Exercise data.
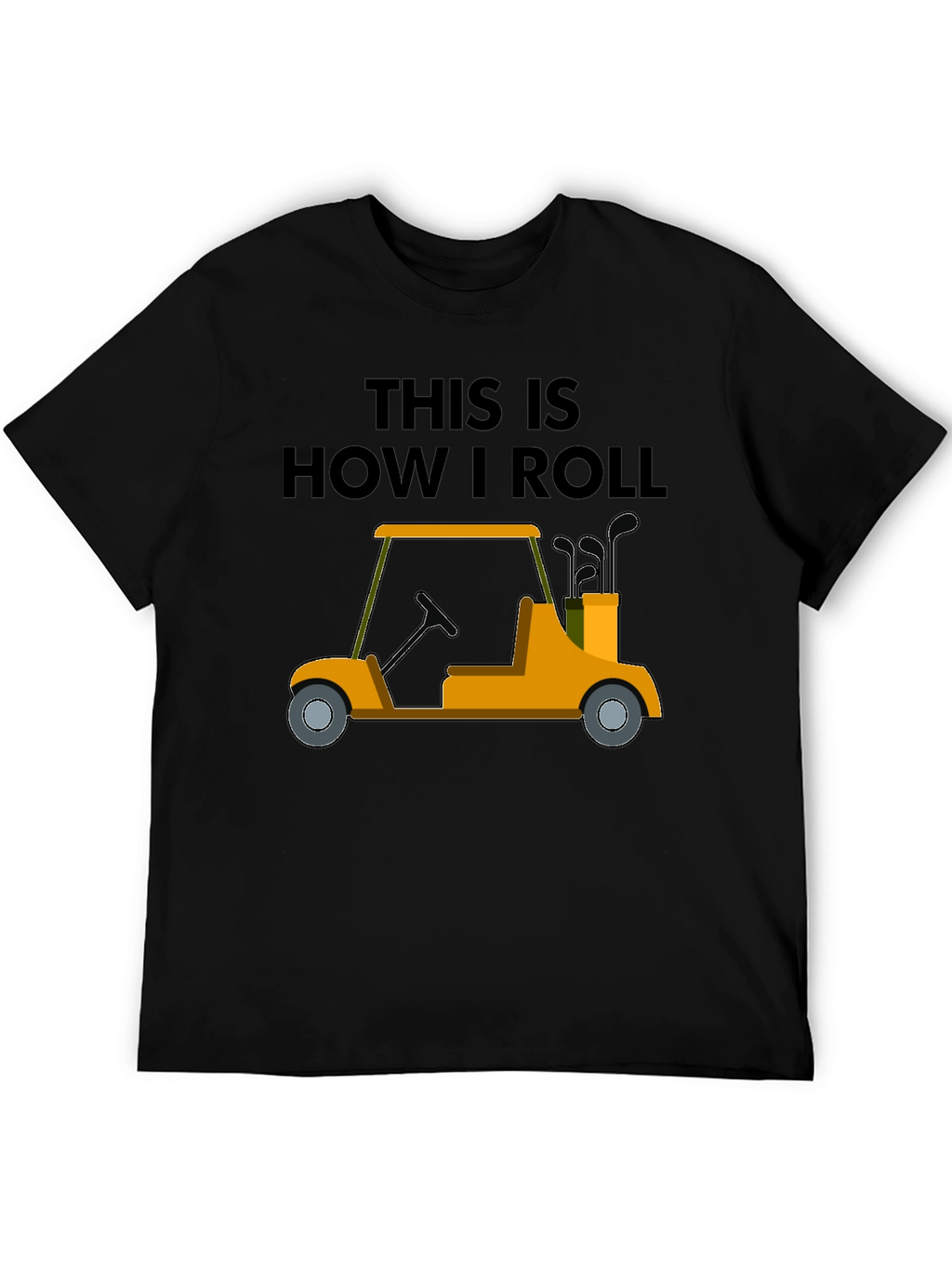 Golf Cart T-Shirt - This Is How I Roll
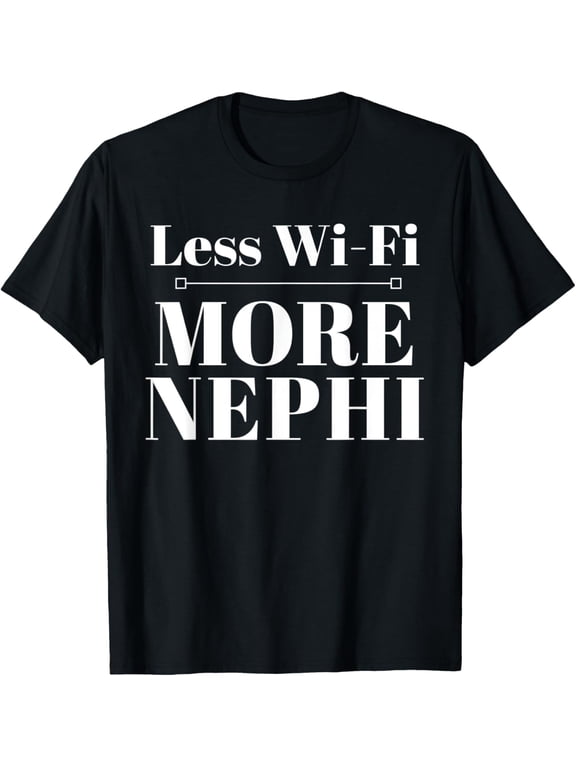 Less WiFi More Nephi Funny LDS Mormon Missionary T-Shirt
==
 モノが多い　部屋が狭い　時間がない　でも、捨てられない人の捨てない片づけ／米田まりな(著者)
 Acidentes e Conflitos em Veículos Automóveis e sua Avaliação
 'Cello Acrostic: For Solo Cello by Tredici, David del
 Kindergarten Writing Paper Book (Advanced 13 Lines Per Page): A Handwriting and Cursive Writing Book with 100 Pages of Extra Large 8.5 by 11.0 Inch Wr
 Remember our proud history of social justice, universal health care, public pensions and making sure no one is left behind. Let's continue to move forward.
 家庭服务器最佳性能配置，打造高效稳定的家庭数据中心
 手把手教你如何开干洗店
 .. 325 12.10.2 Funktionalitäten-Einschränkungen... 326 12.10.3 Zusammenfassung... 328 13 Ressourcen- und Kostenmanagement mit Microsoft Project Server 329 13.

Exercise requirements.
Return the records starting at the line that contains "Golf Cart T-Shirt - This Is How I Roll" and ending at the line that contains "Less WiFi More", copied word for word. Leave the pictures out of your answer.

Result of this exercise.
 Golf Cart T-Shirt - This Is How I Roll
 Less WiFi More Nephi Funny LDS Mormon Missionary T-Shirt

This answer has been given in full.